The Truth According to Us

Written by Annie Barrows
Review by Helene Williams

Layla Beck, a beautiful, spoiled Senator’s daughter, lands in small-town West Virginia in the summer of 1938, after her father cuts her off and forces her on to the government’s WPA relief program and the Federal Writers’ Project. Her job is to write the history of Macedonia, West Virginia for its upcoming sesquicentennial celebration. No one expects much of her, from her family, to the WPA, to the family she boards with in Macedonia. The Romeyns used to run the American Everlasting Hosiery Company, but lost it, and their position in society, two decades earlier due to fire and theft.

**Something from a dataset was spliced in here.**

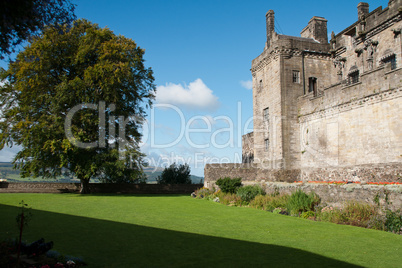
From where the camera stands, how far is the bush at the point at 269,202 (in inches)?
649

Layla steps into a still-simmering battle of wills and conflicting stories about what really happened that fateful night, and gets drawn into the lies, fiction, and truth that create a captivating history of a town and its leaders.

Felix Romeyn, handsome and evasive, with questionable morals; his sister Jottie, smart, suffering, and stalwart in the face of societal rejection; and Felix’s young daughters, twelve-year-old Willa and nine-year-old Bird, are the heart of the Romeyn family. Minor characters are just as well-drawn and believable, adding humor and depth to the story. Barrows fully captures summer life in Depression-era small-town West Virginia: readers will feel the sweltering, humid afternoons, itch at the indentations of wicker furniture on sweaty skin, hear the screams of children as they play, pelting each other with plums. She also perfectly renders the emotions of the characters, as they form unexpected alliances and exhibit the Macedonian virtues of ferocity and devotion in alternately keeping, and revealing, the family’s long-held secrets.

Part epistolary, part narrative, this delightful novel is written from multiple perspectives, melding the past and the present to allow readers to piece together the “truth” about the Romeyn family and the town of Macedonia.